=== Instruções da tarefa ===
No texto sobre o Prémio Nobel, reescreve o trecho desde "Eu tento imaginar" até "qualidade da literatura.", inclusive, substituindo "resiliência" por "persistência".

Eu tento imaginar como seria a literatura de Wole Soyinka e, já agora, de Abdulrazak Gurnah, se ao invés de escreverem em inglês, escrevessem em ioruba ou ki-swahili, mas não só. Que fossem lidos nessas línguas pelo comité lá do Prémio Nobel. Isto é, o prémio não é necessariamente a celebração da nossa criatividade e resiliência. É também a celebração da nossa inscrição num registo alheio. Somos inteligíveis quando somos inteligíveis para eles. Isso faz-me espécie. Por exemplo, devido às críticas que tem havido sobre o facto de mulheres e outras regiões do mundo não estarem a receber a devida atenção desse comité, o comité diz que tem estado a envidar esforços para corrigir isso. Mas acrescenta: o importante é que se respeitem os critérios de qualidade da literatura.


Parece fazer sentido. Mas não faz. Um prémio tão importante como este não pode ter como critério a satisfação dum critério pré-estabelecido, pois essa é a forma mais fácil de garantir que outros não sejam considerados. Se o Comité quer realmente mudar alguma coisa, ele tem que estar aberto a manifestações literárias que explodem o cânone, isto é que tragam novos elementos à própria ideia de literatura. Fora disso, é mais do mesmo. Não fizeram isso com Bob Dylan, uma das atribuições mais ridículas e arrogantes de que há memória? Quantos cantores do mundo eles ouviram? Alguma vez alguém pegou na música do nosso Xidiminguana para ver o que ele faz com a língua, como conta histórias e, por via disso, como as suas músicas expandem o nosso imaginário? Já agora, compararam Dylan com Chico Buarque ou com Zeca Afonso? Ou partiram simplesmente do princípio de que ele, como americano, fala do interior do cânone?

=== Dados armazenados ===
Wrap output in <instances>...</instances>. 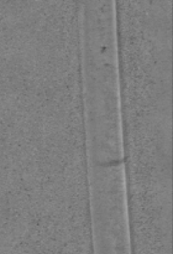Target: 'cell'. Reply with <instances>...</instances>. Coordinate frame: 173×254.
Returning <instances> with one entry per match:
<instances>
[{"instance_id":"6da1fadb","label":"cell","mask_w":173,"mask_h":254,"mask_svg":"<svg viewBox=\"0 0 173 254\" xmlns=\"http://www.w3.org/2000/svg\"><path fill=\"white\" fill-rule=\"evenodd\" d=\"M81 31L88 159L115 160L123 158L115 0H89Z\"/></svg>"}]
</instances>
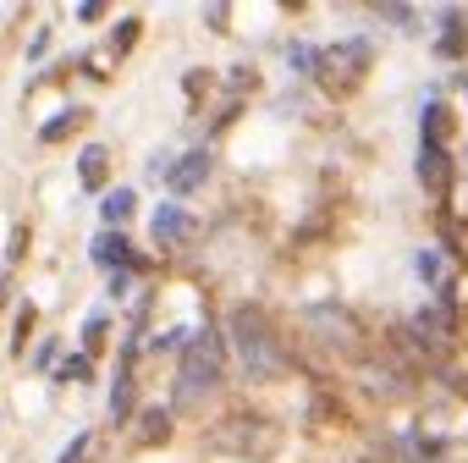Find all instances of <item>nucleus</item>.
<instances>
[{
	"mask_svg": "<svg viewBox=\"0 0 468 463\" xmlns=\"http://www.w3.org/2000/svg\"><path fill=\"white\" fill-rule=\"evenodd\" d=\"M232 342H237V353H243V364L253 370V375H276L282 364V353H276V342H271V331H264V320L253 314V309H237L232 314Z\"/></svg>",
	"mask_w": 468,
	"mask_h": 463,
	"instance_id": "obj_1",
	"label": "nucleus"
},
{
	"mask_svg": "<svg viewBox=\"0 0 468 463\" xmlns=\"http://www.w3.org/2000/svg\"><path fill=\"white\" fill-rule=\"evenodd\" d=\"M215 375H221V353L210 337H198L187 364H182V381H177V403H198L205 391H215Z\"/></svg>",
	"mask_w": 468,
	"mask_h": 463,
	"instance_id": "obj_2",
	"label": "nucleus"
},
{
	"mask_svg": "<svg viewBox=\"0 0 468 463\" xmlns=\"http://www.w3.org/2000/svg\"><path fill=\"white\" fill-rule=\"evenodd\" d=\"M205 177H210V155H205V150H187V155L171 166V177H166V182H171V193H193Z\"/></svg>",
	"mask_w": 468,
	"mask_h": 463,
	"instance_id": "obj_3",
	"label": "nucleus"
},
{
	"mask_svg": "<svg viewBox=\"0 0 468 463\" xmlns=\"http://www.w3.org/2000/svg\"><path fill=\"white\" fill-rule=\"evenodd\" d=\"M155 237H160V243L187 237V216H182V210H171V205H166V210H155Z\"/></svg>",
	"mask_w": 468,
	"mask_h": 463,
	"instance_id": "obj_4",
	"label": "nucleus"
},
{
	"mask_svg": "<svg viewBox=\"0 0 468 463\" xmlns=\"http://www.w3.org/2000/svg\"><path fill=\"white\" fill-rule=\"evenodd\" d=\"M94 259H105V265H110V259H127V243H121V232H105V237L94 243Z\"/></svg>",
	"mask_w": 468,
	"mask_h": 463,
	"instance_id": "obj_5",
	"label": "nucleus"
},
{
	"mask_svg": "<svg viewBox=\"0 0 468 463\" xmlns=\"http://www.w3.org/2000/svg\"><path fill=\"white\" fill-rule=\"evenodd\" d=\"M132 216V193L121 188V193H105V221H127Z\"/></svg>",
	"mask_w": 468,
	"mask_h": 463,
	"instance_id": "obj_6",
	"label": "nucleus"
},
{
	"mask_svg": "<svg viewBox=\"0 0 468 463\" xmlns=\"http://www.w3.org/2000/svg\"><path fill=\"white\" fill-rule=\"evenodd\" d=\"M100 171H105V150L94 144V150H83V182H89V188H100Z\"/></svg>",
	"mask_w": 468,
	"mask_h": 463,
	"instance_id": "obj_7",
	"label": "nucleus"
},
{
	"mask_svg": "<svg viewBox=\"0 0 468 463\" xmlns=\"http://www.w3.org/2000/svg\"><path fill=\"white\" fill-rule=\"evenodd\" d=\"M83 452H89V436H78L72 447H66V452H61V463H83Z\"/></svg>",
	"mask_w": 468,
	"mask_h": 463,
	"instance_id": "obj_8",
	"label": "nucleus"
}]
</instances>
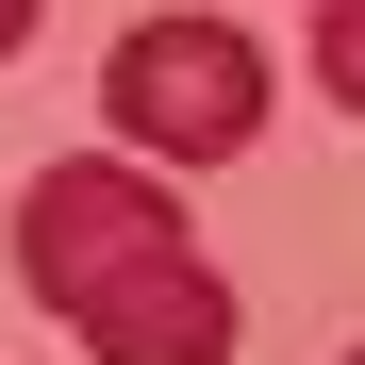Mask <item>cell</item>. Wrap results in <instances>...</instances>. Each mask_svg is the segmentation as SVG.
<instances>
[{
  "label": "cell",
  "mask_w": 365,
  "mask_h": 365,
  "mask_svg": "<svg viewBox=\"0 0 365 365\" xmlns=\"http://www.w3.org/2000/svg\"><path fill=\"white\" fill-rule=\"evenodd\" d=\"M100 100H116V150L133 166H232L266 133V34L250 17H133L100 50Z\"/></svg>",
  "instance_id": "2"
},
{
  "label": "cell",
  "mask_w": 365,
  "mask_h": 365,
  "mask_svg": "<svg viewBox=\"0 0 365 365\" xmlns=\"http://www.w3.org/2000/svg\"><path fill=\"white\" fill-rule=\"evenodd\" d=\"M17 50H34V0H0V67H17Z\"/></svg>",
  "instance_id": "4"
},
{
  "label": "cell",
  "mask_w": 365,
  "mask_h": 365,
  "mask_svg": "<svg viewBox=\"0 0 365 365\" xmlns=\"http://www.w3.org/2000/svg\"><path fill=\"white\" fill-rule=\"evenodd\" d=\"M17 282L67 316L100 365H232V282L182 232V182H150L133 150H67L17 200Z\"/></svg>",
  "instance_id": "1"
},
{
  "label": "cell",
  "mask_w": 365,
  "mask_h": 365,
  "mask_svg": "<svg viewBox=\"0 0 365 365\" xmlns=\"http://www.w3.org/2000/svg\"><path fill=\"white\" fill-rule=\"evenodd\" d=\"M316 83L332 116H365V0H316Z\"/></svg>",
  "instance_id": "3"
},
{
  "label": "cell",
  "mask_w": 365,
  "mask_h": 365,
  "mask_svg": "<svg viewBox=\"0 0 365 365\" xmlns=\"http://www.w3.org/2000/svg\"><path fill=\"white\" fill-rule=\"evenodd\" d=\"M349 365H365V349H349Z\"/></svg>",
  "instance_id": "5"
}]
</instances>
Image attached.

=== Resposta escrita ===
Eu tento imaginar como seria a literatura de Wole Soyinka e, já agora, de Abdulrazak Gurnah, se ao invés de escreverem em inglês, escrevessem em ioruba ou ki-swahili, mas não só. Que fossem lidos nessas línguas pelo comité lá do Prémio Nobel. Isto é, o prémio não é necessariamente a celebração da nossa criatividade e persistência. É também a celebração da nossa inscrição num registo alheio. Somos inteligíveis quando somos inteligíveis para eles. Isso faz-me espécie. Por exemplo, devido às críticas que tem havido sobre o facto de mulheres e outras regiões do mundo não estarem a receber a devida atenção desse comité, o comité diz que tem estado a envidar esforços para corrigir isso. Mas acrescenta: o importante é que se respeitem os critérios de qualidade da literatura.